ESL is electronic system level modelling: a recent development whereby transactional models of hardware components can be called directly by device driver code without modelling processor cores or busses. It is especially useful for architectural exploration where a designer can rapidly experiment with different SoC configurations in terms of how many busses, what is connected to which bus and how wide the various busses and caches are.

We cover the motivational history of ESL, looking at how firmware and behavioural models were two types of IP divided from each other despite being generally in a common language: C++. We discuss architectural exploration using mixed-abstraction models.

ESL uses procedure calls between components in a S/W (software) coding style whereas traditional hardware modelling has used shared variables to model nets that connect the components. We need, at times, to convert between these S/W and H/W styles. We will need a transactor. This is a small software entity that converts between the two modelling styles.
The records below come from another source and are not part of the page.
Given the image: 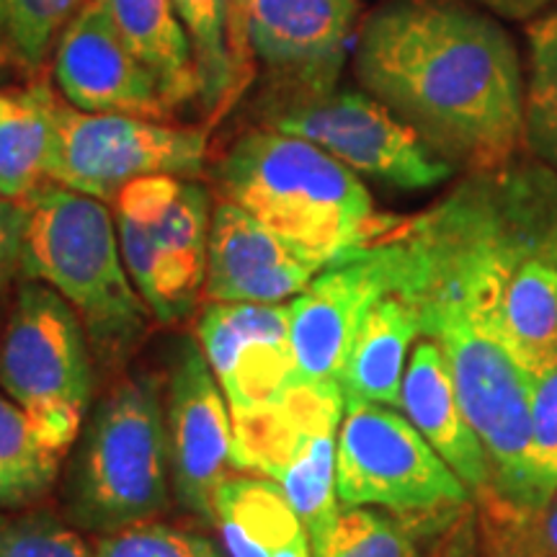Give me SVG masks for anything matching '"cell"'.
<instances>
[{
	"label": "cell",
	"instance_id": "6da1fadb",
	"mask_svg": "<svg viewBox=\"0 0 557 557\" xmlns=\"http://www.w3.org/2000/svg\"><path fill=\"white\" fill-rule=\"evenodd\" d=\"M393 292L429 289L483 318L527 367L557 346V176L540 169L472 173L377 240Z\"/></svg>",
	"mask_w": 557,
	"mask_h": 557
},
{
	"label": "cell",
	"instance_id": "7a4b0ae2",
	"mask_svg": "<svg viewBox=\"0 0 557 557\" xmlns=\"http://www.w3.org/2000/svg\"><path fill=\"white\" fill-rule=\"evenodd\" d=\"M361 88L431 150L475 173L511 163L524 137L517 47L493 18L449 0H395L361 24Z\"/></svg>",
	"mask_w": 557,
	"mask_h": 557
},
{
	"label": "cell",
	"instance_id": "3957f363",
	"mask_svg": "<svg viewBox=\"0 0 557 557\" xmlns=\"http://www.w3.org/2000/svg\"><path fill=\"white\" fill-rule=\"evenodd\" d=\"M218 184L320 269L354 259L400 220L374 207L359 173L278 129L243 135L220 160Z\"/></svg>",
	"mask_w": 557,
	"mask_h": 557
},
{
	"label": "cell",
	"instance_id": "277c9868",
	"mask_svg": "<svg viewBox=\"0 0 557 557\" xmlns=\"http://www.w3.org/2000/svg\"><path fill=\"white\" fill-rule=\"evenodd\" d=\"M421 320V336L447 359L457 398L491 459L493 493L485 513L534 508L532 389L534 372L483 318L429 289H398Z\"/></svg>",
	"mask_w": 557,
	"mask_h": 557
},
{
	"label": "cell",
	"instance_id": "5b68a950",
	"mask_svg": "<svg viewBox=\"0 0 557 557\" xmlns=\"http://www.w3.org/2000/svg\"><path fill=\"white\" fill-rule=\"evenodd\" d=\"M29 207L21 274L73 305L90 346L109 364L127 359L145 333V305L127 267L114 220L101 199L45 184Z\"/></svg>",
	"mask_w": 557,
	"mask_h": 557
},
{
	"label": "cell",
	"instance_id": "8992f818",
	"mask_svg": "<svg viewBox=\"0 0 557 557\" xmlns=\"http://www.w3.org/2000/svg\"><path fill=\"white\" fill-rule=\"evenodd\" d=\"M169 431L160 382L124 380L90 418L73 472L70 517L90 532L143 524L169 506Z\"/></svg>",
	"mask_w": 557,
	"mask_h": 557
},
{
	"label": "cell",
	"instance_id": "52a82bcc",
	"mask_svg": "<svg viewBox=\"0 0 557 557\" xmlns=\"http://www.w3.org/2000/svg\"><path fill=\"white\" fill-rule=\"evenodd\" d=\"M346 398L341 382L295 380L250 413L233 416V468L282 485L320 557L341 513L336 491L338 429Z\"/></svg>",
	"mask_w": 557,
	"mask_h": 557
},
{
	"label": "cell",
	"instance_id": "ba28073f",
	"mask_svg": "<svg viewBox=\"0 0 557 557\" xmlns=\"http://www.w3.org/2000/svg\"><path fill=\"white\" fill-rule=\"evenodd\" d=\"M0 387L58 455L81 434L94 393L90 341L60 292L29 278L0 344Z\"/></svg>",
	"mask_w": 557,
	"mask_h": 557
},
{
	"label": "cell",
	"instance_id": "9c48e42d",
	"mask_svg": "<svg viewBox=\"0 0 557 557\" xmlns=\"http://www.w3.org/2000/svg\"><path fill=\"white\" fill-rule=\"evenodd\" d=\"M336 491L341 508L374 506L410 519H449L472 500L408 416L351 398L338 429Z\"/></svg>",
	"mask_w": 557,
	"mask_h": 557
},
{
	"label": "cell",
	"instance_id": "30bf717a",
	"mask_svg": "<svg viewBox=\"0 0 557 557\" xmlns=\"http://www.w3.org/2000/svg\"><path fill=\"white\" fill-rule=\"evenodd\" d=\"M124 267L163 323L194 310L207 282L212 199L181 176H143L116 194Z\"/></svg>",
	"mask_w": 557,
	"mask_h": 557
},
{
	"label": "cell",
	"instance_id": "8fae6325",
	"mask_svg": "<svg viewBox=\"0 0 557 557\" xmlns=\"http://www.w3.org/2000/svg\"><path fill=\"white\" fill-rule=\"evenodd\" d=\"M207 132L148 116L90 114L60 103L50 181L111 201L143 176L189 178L205 169Z\"/></svg>",
	"mask_w": 557,
	"mask_h": 557
},
{
	"label": "cell",
	"instance_id": "7c38bea8",
	"mask_svg": "<svg viewBox=\"0 0 557 557\" xmlns=\"http://www.w3.org/2000/svg\"><path fill=\"white\" fill-rule=\"evenodd\" d=\"M269 124L318 145L354 173L398 189H431L455 171L410 124L359 90L282 101L269 114Z\"/></svg>",
	"mask_w": 557,
	"mask_h": 557
},
{
	"label": "cell",
	"instance_id": "4fadbf2b",
	"mask_svg": "<svg viewBox=\"0 0 557 557\" xmlns=\"http://www.w3.org/2000/svg\"><path fill=\"white\" fill-rule=\"evenodd\" d=\"M246 47L259 58L284 101L336 90L359 18V0H233Z\"/></svg>",
	"mask_w": 557,
	"mask_h": 557
},
{
	"label": "cell",
	"instance_id": "5bb4252c",
	"mask_svg": "<svg viewBox=\"0 0 557 557\" xmlns=\"http://www.w3.org/2000/svg\"><path fill=\"white\" fill-rule=\"evenodd\" d=\"M165 431L178 500L214 521V491L233 465V416L205 351L189 338L173 351Z\"/></svg>",
	"mask_w": 557,
	"mask_h": 557
},
{
	"label": "cell",
	"instance_id": "9a60e30c",
	"mask_svg": "<svg viewBox=\"0 0 557 557\" xmlns=\"http://www.w3.org/2000/svg\"><path fill=\"white\" fill-rule=\"evenodd\" d=\"M197 333L230 416L269 406L297 380L289 302H212Z\"/></svg>",
	"mask_w": 557,
	"mask_h": 557
},
{
	"label": "cell",
	"instance_id": "2e32d148",
	"mask_svg": "<svg viewBox=\"0 0 557 557\" xmlns=\"http://www.w3.org/2000/svg\"><path fill=\"white\" fill-rule=\"evenodd\" d=\"M54 78L70 107L90 114L160 120L171 111L152 70L129 50L103 0H86L54 52Z\"/></svg>",
	"mask_w": 557,
	"mask_h": 557
},
{
	"label": "cell",
	"instance_id": "e0dca14e",
	"mask_svg": "<svg viewBox=\"0 0 557 557\" xmlns=\"http://www.w3.org/2000/svg\"><path fill=\"white\" fill-rule=\"evenodd\" d=\"M387 292H393V267L377 240L312 278L289 302L297 377L341 382L361 320Z\"/></svg>",
	"mask_w": 557,
	"mask_h": 557
},
{
	"label": "cell",
	"instance_id": "ac0fdd59",
	"mask_svg": "<svg viewBox=\"0 0 557 557\" xmlns=\"http://www.w3.org/2000/svg\"><path fill=\"white\" fill-rule=\"evenodd\" d=\"M323 271L297 253L248 209L214 205L207 256V297L212 302H284Z\"/></svg>",
	"mask_w": 557,
	"mask_h": 557
},
{
	"label": "cell",
	"instance_id": "d6986e66",
	"mask_svg": "<svg viewBox=\"0 0 557 557\" xmlns=\"http://www.w3.org/2000/svg\"><path fill=\"white\" fill-rule=\"evenodd\" d=\"M400 408L436 455L457 472L480 504L493 493L491 459L457 398L447 359L436 341H418L403 377Z\"/></svg>",
	"mask_w": 557,
	"mask_h": 557
},
{
	"label": "cell",
	"instance_id": "ffe728a7",
	"mask_svg": "<svg viewBox=\"0 0 557 557\" xmlns=\"http://www.w3.org/2000/svg\"><path fill=\"white\" fill-rule=\"evenodd\" d=\"M421 336L413 305L398 292H387L369 308L341 372L344 398L400 408L408 348Z\"/></svg>",
	"mask_w": 557,
	"mask_h": 557
},
{
	"label": "cell",
	"instance_id": "44dd1931",
	"mask_svg": "<svg viewBox=\"0 0 557 557\" xmlns=\"http://www.w3.org/2000/svg\"><path fill=\"white\" fill-rule=\"evenodd\" d=\"M58 111L45 83L0 90V197L26 201L50 181Z\"/></svg>",
	"mask_w": 557,
	"mask_h": 557
},
{
	"label": "cell",
	"instance_id": "7402d4cb",
	"mask_svg": "<svg viewBox=\"0 0 557 557\" xmlns=\"http://www.w3.org/2000/svg\"><path fill=\"white\" fill-rule=\"evenodd\" d=\"M103 5L129 50L152 70L171 109L199 99V70L173 0H103Z\"/></svg>",
	"mask_w": 557,
	"mask_h": 557
},
{
	"label": "cell",
	"instance_id": "603a6c76",
	"mask_svg": "<svg viewBox=\"0 0 557 557\" xmlns=\"http://www.w3.org/2000/svg\"><path fill=\"white\" fill-rule=\"evenodd\" d=\"M212 511L230 557H274L308 532L282 485L263 475H227L214 491Z\"/></svg>",
	"mask_w": 557,
	"mask_h": 557
},
{
	"label": "cell",
	"instance_id": "cb8c5ba5",
	"mask_svg": "<svg viewBox=\"0 0 557 557\" xmlns=\"http://www.w3.org/2000/svg\"><path fill=\"white\" fill-rule=\"evenodd\" d=\"M459 513L449 519H410L374 506L341 508L320 557H429L431 549L426 553L423 542H436Z\"/></svg>",
	"mask_w": 557,
	"mask_h": 557
},
{
	"label": "cell",
	"instance_id": "d4e9b609",
	"mask_svg": "<svg viewBox=\"0 0 557 557\" xmlns=\"http://www.w3.org/2000/svg\"><path fill=\"white\" fill-rule=\"evenodd\" d=\"M60 459L29 416L0 395V508H18L39 498L58 475Z\"/></svg>",
	"mask_w": 557,
	"mask_h": 557
},
{
	"label": "cell",
	"instance_id": "484cf974",
	"mask_svg": "<svg viewBox=\"0 0 557 557\" xmlns=\"http://www.w3.org/2000/svg\"><path fill=\"white\" fill-rule=\"evenodd\" d=\"M181 24L189 34L207 109H218L235 83L233 62V0H173Z\"/></svg>",
	"mask_w": 557,
	"mask_h": 557
},
{
	"label": "cell",
	"instance_id": "4316f807",
	"mask_svg": "<svg viewBox=\"0 0 557 557\" xmlns=\"http://www.w3.org/2000/svg\"><path fill=\"white\" fill-rule=\"evenodd\" d=\"M524 139L545 163L557 165V9L529 26Z\"/></svg>",
	"mask_w": 557,
	"mask_h": 557
},
{
	"label": "cell",
	"instance_id": "83f0119b",
	"mask_svg": "<svg viewBox=\"0 0 557 557\" xmlns=\"http://www.w3.org/2000/svg\"><path fill=\"white\" fill-rule=\"evenodd\" d=\"M487 557H557V491L521 513H485Z\"/></svg>",
	"mask_w": 557,
	"mask_h": 557
},
{
	"label": "cell",
	"instance_id": "f1b7e54d",
	"mask_svg": "<svg viewBox=\"0 0 557 557\" xmlns=\"http://www.w3.org/2000/svg\"><path fill=\"white\" fill-rule=\"evenodd\" d=\"M86 0H0V26L13 50L29 65H37L50 50V41Z\"/></svg>",
	"mask_w": 557,
	"mask_h": 557
},
{
	"label": "cell",
	"instance_id": "f546056e",
	"mask_svg": "<svg viewBox=\"0 0 557 557\" xmlns=\"http://www.w3.org/2000/svg\"><path fill=\"white\" fill-rule=\"evenodd\" d=\"M532 491L534 508L557 491V359L542 361L534 369Z\"/></svg>",
	"mask_w": 557,
	"mask_h": 557
},
{
	"label": "cell",
	"instance_id": "4dcf8cb0",
	"mask_svg": "<svg viewBox=\"0 0 557 557\" xmlns=\"http://www.w3.org/2000/svg\"><path fill=\"white\" fill-rule=\"evenodd\" d=\"M0 557H94L73 529L50 513H0Z\"/></svg>",
	"mask_w": 557,
	"mask_h": 557
},
{
	"label": "cell",
	"instance_id": "1f68e13d",
	"mask_svg": "<svg viewBox=\"0 0 557 557\" xmlns=\"http://www.w3.org/2000/svg\"><path fill=\"white\" fill-rule=\"evenodd\" d=\"M94 557H199L191 534L165 524H132L103 534Z\"/></svg>",
	"mask_w": 557,
	"mask_h": 557
},
{
	"label": "cell",
	"instance_id": "d6a6232c",
	"mask_svg": "<svg viewBox=\"0 0 557 557\" xmlns=\"http://www.w3.org/2000/svg\"><path fill=\"white\" fill-rule=\"evenodd\" d=\"M26 222H29V207L24 201L0 197V292L21 271Z\"/></svg>",
	"mask_w": 557,
	"mask_h": 557
},
{
	"label": "cell",
	"instance_id": "836d02e7",
	"mask_svg": "<svg viewBox=\"0 0 557 557\" xmlns=\"http://www.w3.org/2000/svg\"><path fill=\"white\" fill-rule=\"evenodd\" d=\"M429 557H480V524L472 504L438 534Z\"/></svg>",
	"mask_w": 557,
	"mask_h": 557
},
{
	"label": "cell",
	"instance_id": "e575fe53",
	"mask_svg": "<svg viewBox=\"0 0 557 557\" xmlns=\"http://www.w3.org/2000/svg\"><path fill=\"white\" fill-rule=\"evenodd\" d=\"M472 3L483 5L491 13H498L504 18H532L547 9L553 0H472Z\"/></svg>",
	"mask_w": 557,
	"mask_h": 557
},
{
	"label": "cell",
	"instance_id": "d590c367",
	"mask_svg": "<svg viewBox=\"0 0 557 557\" xmlns=\"http://www.w3.org/2000/svg\"><path fill=\"white\" fill-rule=\"evenodd\" d=\"M274 557H312V547H310V537L308 532L299 534L289 542V545H284L282 549H276Z\"/></svg>",
	"mask_w": 557,
	"mask_h": 557
},
{
	"label": "cell",
	"instance_id": "8d00e7d4",
	"mask_svg": "<svg viewBox=\"0 0 557 557\" xmlns=\"http://www.w3.org/2000/svg\"><path fill=\"white\" fill-rule=\"evenodd\" d=\"M191 542H194V547H197L199 557H225V553H220V549L205 537H197V534H191Z\"/></svg>",
	"mask_w": 557,
	"mask_h": 557
},
{
	"label": "cell",
	"instance_id": "74e56055",
	"mask_svg": "<svg viewBox=\"0 0 557 557\" xmlns=\"http://www.w3.org/2000/svg\"><path fill=\"white\" fill-rule=\"evenodd\" d=\"M549 359H557V346H555V351H553V357H549Z\"/></svg>",
	"mask_w": 557,
	"mask_h": 557
}]
</instances>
To help us investigate the key aspects of this methodology without using extensive libraries of any sort we use our own processor, the almost trivial nominalproc, and we cook our own transactional modelling library rather than using the industry standard TLM 2.0 library.

The practical take an instruction set simulator of a nominal processor and then sub-class it in two different ways: one to make a conventional net-level model and the other to make an ESL version. The nominal processor is wired up in various different example configurations, some using mixed-abstraction modelling.

We briefly looked at blocking and non-blocking transaction styles and then extend them with timing annotations to give performance estimates that vary in accuracy. The various phases of the non-blocking style can be separately annotated to give a result, known as approximately-timed, that should be as accurate as a cycle-based simulation result.

On the other hand, there is a much looser timing model that is more suitable for use with blocking models. The ESL models can then run ahead of each other and of the global simulation time, each keeping track of its local offset in a variable called delta and checkpointing with the EDS kernel when necessary or at intervals of a time quantum. Having a large quantum can expose design bugs (good) and leads to a fast model.